First, the quadratic model:
Estimate Std. Error t value Pr(>|t|)
(Intercept) 0.03363 0.03046 1.104 0.27130
x1 0.92188 0.04081 22.592 < 2e-16 ***
x2 1.05208 0.04085 25.756 < 2e-16 ***
I(x1^2) 0.06776 0.02157 3.141 0.00204 **
Residual standard error: 0.2651 on 146 degrees of freedom
Multiple R-squared: 0.9812, Adjusted R-squared: 0.9808
The quadratic term is significant. Its coefficient, 0.068, underestimates β1,2=0.1, but it's of the right size and right sign. As a check for multicollinearity (correlation among the predictors) we compute the variance inflation factors (VIF):
x1 x2 I(x1^2)
3.531167 3.538512 1.009199
Any value less than 5 is usually considered just fine. These are not alarming.
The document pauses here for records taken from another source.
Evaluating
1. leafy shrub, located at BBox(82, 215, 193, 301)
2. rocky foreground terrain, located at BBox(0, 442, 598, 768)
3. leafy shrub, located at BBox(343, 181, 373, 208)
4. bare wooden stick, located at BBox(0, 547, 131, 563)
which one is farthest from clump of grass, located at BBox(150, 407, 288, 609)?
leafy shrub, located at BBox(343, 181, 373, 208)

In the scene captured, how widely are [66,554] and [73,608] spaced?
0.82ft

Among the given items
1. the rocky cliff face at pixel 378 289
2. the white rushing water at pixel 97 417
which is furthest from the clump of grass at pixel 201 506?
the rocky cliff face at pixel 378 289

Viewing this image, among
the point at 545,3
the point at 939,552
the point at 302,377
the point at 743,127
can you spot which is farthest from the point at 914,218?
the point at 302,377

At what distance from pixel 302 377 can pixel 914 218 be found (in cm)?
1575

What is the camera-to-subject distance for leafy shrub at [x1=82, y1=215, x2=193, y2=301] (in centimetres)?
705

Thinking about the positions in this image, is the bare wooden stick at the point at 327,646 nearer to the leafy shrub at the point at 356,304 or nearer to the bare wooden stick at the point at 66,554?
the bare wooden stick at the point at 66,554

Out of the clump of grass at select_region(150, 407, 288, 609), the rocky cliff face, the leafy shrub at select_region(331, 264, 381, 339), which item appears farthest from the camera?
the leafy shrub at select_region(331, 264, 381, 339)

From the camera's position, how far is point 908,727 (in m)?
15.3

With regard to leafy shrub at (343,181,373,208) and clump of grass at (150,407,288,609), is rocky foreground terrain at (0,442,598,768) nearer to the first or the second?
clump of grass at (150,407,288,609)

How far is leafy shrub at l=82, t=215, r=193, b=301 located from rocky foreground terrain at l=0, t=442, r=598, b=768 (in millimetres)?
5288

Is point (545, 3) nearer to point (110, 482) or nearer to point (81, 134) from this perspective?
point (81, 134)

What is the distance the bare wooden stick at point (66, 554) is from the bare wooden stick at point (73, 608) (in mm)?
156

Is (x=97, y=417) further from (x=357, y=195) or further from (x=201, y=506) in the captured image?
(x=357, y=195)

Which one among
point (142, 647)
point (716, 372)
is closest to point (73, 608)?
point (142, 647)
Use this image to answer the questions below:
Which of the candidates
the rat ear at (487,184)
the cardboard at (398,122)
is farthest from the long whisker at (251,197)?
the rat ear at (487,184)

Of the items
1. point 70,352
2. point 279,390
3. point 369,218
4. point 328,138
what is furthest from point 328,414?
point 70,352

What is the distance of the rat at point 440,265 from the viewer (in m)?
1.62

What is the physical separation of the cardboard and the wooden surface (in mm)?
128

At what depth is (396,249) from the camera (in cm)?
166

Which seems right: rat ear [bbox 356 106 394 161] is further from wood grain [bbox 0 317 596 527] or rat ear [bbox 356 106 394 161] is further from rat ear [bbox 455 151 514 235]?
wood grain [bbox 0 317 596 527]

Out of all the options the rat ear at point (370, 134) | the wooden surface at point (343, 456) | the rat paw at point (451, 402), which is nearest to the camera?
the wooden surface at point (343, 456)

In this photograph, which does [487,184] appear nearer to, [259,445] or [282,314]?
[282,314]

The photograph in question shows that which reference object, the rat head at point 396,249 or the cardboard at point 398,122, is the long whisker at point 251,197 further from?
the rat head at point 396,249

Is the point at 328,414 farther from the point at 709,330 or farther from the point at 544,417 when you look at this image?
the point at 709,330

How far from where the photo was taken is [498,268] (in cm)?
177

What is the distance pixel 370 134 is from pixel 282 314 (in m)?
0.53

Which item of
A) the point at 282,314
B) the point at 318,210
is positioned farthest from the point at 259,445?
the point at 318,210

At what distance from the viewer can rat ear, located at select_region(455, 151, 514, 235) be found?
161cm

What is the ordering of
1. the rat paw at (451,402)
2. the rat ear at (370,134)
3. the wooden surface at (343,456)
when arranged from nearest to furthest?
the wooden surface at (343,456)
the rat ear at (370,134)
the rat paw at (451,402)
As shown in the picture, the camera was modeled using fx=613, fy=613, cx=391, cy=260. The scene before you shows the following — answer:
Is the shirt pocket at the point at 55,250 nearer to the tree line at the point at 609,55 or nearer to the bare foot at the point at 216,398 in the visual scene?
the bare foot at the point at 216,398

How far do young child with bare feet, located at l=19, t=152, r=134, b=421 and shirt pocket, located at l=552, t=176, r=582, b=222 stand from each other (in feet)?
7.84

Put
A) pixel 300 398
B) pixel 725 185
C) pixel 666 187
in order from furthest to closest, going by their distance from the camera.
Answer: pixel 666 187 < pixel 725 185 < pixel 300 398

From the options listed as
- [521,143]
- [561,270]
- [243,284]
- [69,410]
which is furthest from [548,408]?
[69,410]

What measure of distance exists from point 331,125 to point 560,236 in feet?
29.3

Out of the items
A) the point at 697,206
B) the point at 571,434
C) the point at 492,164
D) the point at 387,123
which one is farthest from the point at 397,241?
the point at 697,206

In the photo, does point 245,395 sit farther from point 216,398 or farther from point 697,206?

Next, the model with an interaction but no quadratic term:
Estimate Std. Error t value Pr(>|t|)
(Intercept) 0.02887 0.02975 0.97 0.333420
x1 0.93157 0.04036 23.08 < 2e-16 ***
x2 1.04580 0.04039 25.89 < 2e-16 ***
x1:x2 0.08581 0.02451 3.50 0.000617 ***
Residual standard error: 0.2631 on 146 degrees of freedom
Multiple R-squared: 0.9815, Adjusted R-squared: 0.9811
x1 x2 x1:x2
3.506569 3.512599 1.004566
All the results are similar to the previous ones. Both are about equally good (with a very tiny advantage to the interaction model).
Finally, let's include both the interaction and quadratic terms:
Estimate Std. Error t value Pr(>|t|)
(Intercept) 0.02572 0.03074 0.837 0.404
x1 0.92911 0.04088 22.729 <2e-16 ***
x2 1.04771 0.04075 25.710 <2e-16 ***
I(x1^2) 0.01677 0.03926 0.427 0.670
x1:x2 0.06973 0.04495 1.551 0.123
Residual standard error: 0.2638 on 145 degrees of freedom
Multiple R-squared: 0.9815, Adjusted R-squared: 0.981
x1 x2 I(x1^2) x1:x2
3.577700 3.555465 3.374533 3.359040
Now, neither the quadratic term nor the interaction term are significant, because each is trying to estimate a part of the interaction in the model. Another way to see this is that nothing was gained (in terms of reducing the residual standard error) when adding the quadratic term to the interaction model or when adding the interaction term to the quadratic model. It is noteworthy that the VIFs do not detect this situation: although the fundamental explanation for what we have seen is the slight collinearity between X1 and X2, which induces a collinearity between X21 and X1X2, neither is large enough to raise flags.
If we had tried to detect the heteroscedasticity in the quadratic model (the first one), we would be disappointed:
In the loess smooth of this scatterplot there is ever so faint a hint that the sizes of the residuals increase with |X1|, but nobody would take this hint seriously.